**PASSAGE TO READ**.
- - - - -

# wuwu's collection



## wuwu (Apr 24, 2007)

i finally got around to doing a few "photoshoots" with my mantids. i'm still a newbie to SLR and macro photography so i'm learning as i go but i aspire to reach igor siwanowicz's level one day. more to come soon!

*d. lobata*

















*p. peruviana*


----------



## robo mantis (Apr 24, 2007)

Nice i'm getting some peruvian


----------



## wuwu (Apr 28, 2007)

*p. wahlbergii*


----------



## Jenn (Apr 28, 2007)

Beautiful photos... Looks like you have the hang of it already.


----------



## OGIGA (Apr 29, 2007)

Great pictures!!! I really want to get a p. wahlbergii next.


----------



## Fisherman_Brazil (Apr 29, 2007)

beautiful purple eyes the p. wahlbergii

has!


----------



## Rob Byatt (Apr 29, 2007)

Great pictures mate !

It is really good to see a female _P. peruviana _that is green on the wings; not one of mine is ! Have you got any mated yet ?

Rob.


----------



## wuwu (Apr 29, 2007)

thanks everyone!



> Great pictures mate ! It is really good to see a female _P. peruviana _that is green on the wings; not one of mine is ! Have you got any mated yet ?
> 
> Rob.


no i haven't. my two males have not reached maturity yet, but they should be going through their final molt any day now. i might just sell the 6 i have, since i seem to have NO LUCK breeding mantids. i think i'm more interested in just photographing them now.


----------



## yen_saw (Apr 29, 2007)

> i seem to have NO LUCK breeding mantids


I believed Perry is breeding on P. Peruvianan. But John don't give up on P. Wahlbergii!! I will send you the adult male P. Wahlbergii as soon as i have one. Hang on for a short while.


----------

- - - - -

**DATA**.
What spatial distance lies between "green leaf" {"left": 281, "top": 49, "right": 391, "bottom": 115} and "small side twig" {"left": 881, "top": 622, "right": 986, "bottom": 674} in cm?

- - - - -

**WHAT YOU SHOULD DO**.
Repeat word for word the part of the mantis forum thread starting at the words "## Jenn (Apr" and stopping after the words "p. wahlbergii next.".

**RESULT OF THE EXERCISE**.
## Jenn (Apr 28, 2007)

Beautiful photos... Looks like you have the hang of it already.


----------



## OGIGA (Apr 29, 2007)

Great pictures!!! I really want to get a p. wahlbergii next.